Elizabeth Warren Says Bernie Sanders Told Her A Woman Couldn’t Win The Presidential Election
Elizabeth Warren says Bernie Sanders “disagreed” with her that a female candidate could win the 2020 presidential election.
CNN reports, their disagreement occurred during a private meeting the senators had at Warren’s apartment in Washington, D.C., one evening in December 2018.
"Among the topics that came up was what would happen if Democrats nominated a female candidate," Warren said in a statement Monday (Jan. 13), Fox News reports. "I thought a woman could win; he disagreed. I have no interest in discussing this private meeting any further because Bernie and I have far more in common than our differences on punditry."
In a statement to CNN, the Vermont senator denied the characterization of the meeting.
"It is ludicrous to believe that at the same meeting where Elizabeth Warren told me she was going to run for president, I would tell her that a woman couldn't win," Sanders said, CNN reports. "It's sad that, three weeks before the Iowa caucus and a year after that private conversation, staff who weren't in the room are lying about what happened. What I did say that night was that Donald Trump is a sexist, a racist and a liar who would weaponize whatever he could. Do I believe a woman can win in 2020? Of course! After all, Hillary Clinton beat Donald Trump by 3 million votes in 2016."

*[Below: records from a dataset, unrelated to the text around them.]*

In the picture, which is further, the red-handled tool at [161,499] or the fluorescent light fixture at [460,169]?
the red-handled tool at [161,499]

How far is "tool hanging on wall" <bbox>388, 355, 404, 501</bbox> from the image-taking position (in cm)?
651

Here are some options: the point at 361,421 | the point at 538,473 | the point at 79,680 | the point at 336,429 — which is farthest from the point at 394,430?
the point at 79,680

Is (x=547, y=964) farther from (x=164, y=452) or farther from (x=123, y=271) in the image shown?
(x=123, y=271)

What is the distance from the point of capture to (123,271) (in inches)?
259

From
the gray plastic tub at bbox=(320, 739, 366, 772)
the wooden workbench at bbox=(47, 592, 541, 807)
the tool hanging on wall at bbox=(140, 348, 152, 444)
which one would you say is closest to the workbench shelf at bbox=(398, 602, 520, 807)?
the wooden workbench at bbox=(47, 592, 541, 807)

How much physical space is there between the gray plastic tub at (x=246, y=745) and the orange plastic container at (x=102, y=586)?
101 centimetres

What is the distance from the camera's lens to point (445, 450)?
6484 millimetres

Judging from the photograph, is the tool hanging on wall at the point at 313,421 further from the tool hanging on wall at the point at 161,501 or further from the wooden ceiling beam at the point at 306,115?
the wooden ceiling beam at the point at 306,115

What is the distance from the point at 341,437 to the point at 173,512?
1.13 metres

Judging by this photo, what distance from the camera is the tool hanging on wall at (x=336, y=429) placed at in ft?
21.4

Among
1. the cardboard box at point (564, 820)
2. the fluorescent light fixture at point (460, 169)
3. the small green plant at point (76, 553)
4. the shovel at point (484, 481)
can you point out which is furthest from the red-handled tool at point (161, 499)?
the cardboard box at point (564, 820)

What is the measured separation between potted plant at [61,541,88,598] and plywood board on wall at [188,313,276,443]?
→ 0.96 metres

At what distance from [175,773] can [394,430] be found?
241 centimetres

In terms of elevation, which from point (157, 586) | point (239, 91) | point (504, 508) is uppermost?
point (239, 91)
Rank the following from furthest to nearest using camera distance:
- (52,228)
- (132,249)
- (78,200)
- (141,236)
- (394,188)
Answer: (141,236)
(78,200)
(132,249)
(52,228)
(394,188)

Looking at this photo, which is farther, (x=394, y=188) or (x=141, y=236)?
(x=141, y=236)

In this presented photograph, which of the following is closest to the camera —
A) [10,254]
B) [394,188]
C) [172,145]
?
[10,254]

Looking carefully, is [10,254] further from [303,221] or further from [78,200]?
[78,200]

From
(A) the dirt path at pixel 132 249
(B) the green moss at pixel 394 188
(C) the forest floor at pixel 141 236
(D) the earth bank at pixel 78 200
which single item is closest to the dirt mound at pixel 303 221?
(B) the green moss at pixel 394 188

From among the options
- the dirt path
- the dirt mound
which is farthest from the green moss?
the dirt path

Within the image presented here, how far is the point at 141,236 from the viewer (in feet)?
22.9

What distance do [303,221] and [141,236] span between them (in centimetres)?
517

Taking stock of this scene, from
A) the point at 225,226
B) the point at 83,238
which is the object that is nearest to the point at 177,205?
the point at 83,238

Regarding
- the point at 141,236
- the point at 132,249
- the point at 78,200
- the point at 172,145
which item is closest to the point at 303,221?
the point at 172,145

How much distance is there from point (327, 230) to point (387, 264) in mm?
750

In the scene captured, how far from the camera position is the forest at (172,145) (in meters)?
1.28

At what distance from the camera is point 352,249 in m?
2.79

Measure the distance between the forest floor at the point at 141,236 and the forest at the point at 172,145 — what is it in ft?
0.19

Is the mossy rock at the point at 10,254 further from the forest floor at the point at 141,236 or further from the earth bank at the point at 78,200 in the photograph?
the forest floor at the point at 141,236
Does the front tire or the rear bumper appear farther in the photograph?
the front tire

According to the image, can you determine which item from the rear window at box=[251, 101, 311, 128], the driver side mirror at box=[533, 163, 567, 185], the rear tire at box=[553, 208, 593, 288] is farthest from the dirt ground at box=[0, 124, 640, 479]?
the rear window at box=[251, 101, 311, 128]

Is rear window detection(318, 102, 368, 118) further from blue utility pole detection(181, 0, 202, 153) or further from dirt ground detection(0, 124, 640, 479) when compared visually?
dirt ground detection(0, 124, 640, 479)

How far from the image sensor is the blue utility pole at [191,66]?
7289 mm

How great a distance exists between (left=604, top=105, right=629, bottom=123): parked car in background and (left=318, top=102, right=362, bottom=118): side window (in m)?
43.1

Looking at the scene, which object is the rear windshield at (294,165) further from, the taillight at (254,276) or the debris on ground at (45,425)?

The explosive allegation comes right before Tuesday (Jan. 14) night’s Democratic debate in Des Moines, Iowa. It is the last primary debate before the state’s caucuses begin, the Los Angeles Daily News reports.
CBS News reports that amid the controversy between Sanders and Warren, former Democratic presidential candidate, Sen. Cory Booker, who announced the end of his campaign on Monday (Jan. 13), said, “nobody should be attacking their character.”
Booker described both candidates as “deeply good people,” CBS News reports.
"Let's keep it to the issues," Booker said on "CBS This Morning" Tuesday (Jan. 14). "From Joe Biden all the way to Amy Klobuchar, these are really good human beings. You can't put ourselves in a position where when we eventually have one nominee, people feel some kind of way that they don't want to support that nominee."